OBJETIVO DO EXERCÍCIO:
No excerto sobre as serpentes no deserto, o que é que o Senhor mandou Moisés fazer e colocar sobre um poste?

EXCERTO A LER:
1ª Leitura (Nm 21,4b-9): Naqueles dias,
o povo de Israel impacientou-se e falou contra Deus e contra Moisés: «Porque
nos fizeste sair do Egito, para morrermos neste deserto? Aqui não há pão nem
água e já nos causa fastio este alimento miserável». Então o Senhor mandou
contra o povo serpentes venenosas que mordiam nas pessoas e morreu muita gente
de Israel. O povo dirigiu-se a Moisés, dizendo: «Pecamos, ao falar contra o
Senhor e contra ti. Intercede junto do Senhor, para que afaste de nós as
serpentes». E Moisés intercedeu pelo povo. Então o Senhor disse a Moisés: «Faz
uma serpente de bronze e coloca-a sobre um poste. Todo aquele que for mordido e
olhar para ela ficará curado». Moisés fez uma serpente de bronze e fixou-a num
poste. Quando alguém, era mordido por uma serpente, olhava para a serpente de
bronze e ficava curado.

DADOS FORNECIDOS:
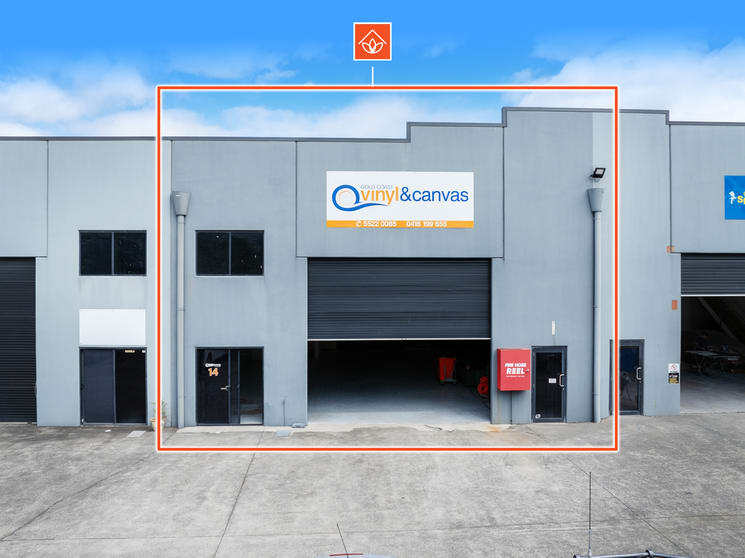 Click to view all images 14/76 Hutchinson Street Burleigh Heads QLD 4220 - Image 1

RESPOSTA ABAIXO:
Uma serpente de bronze.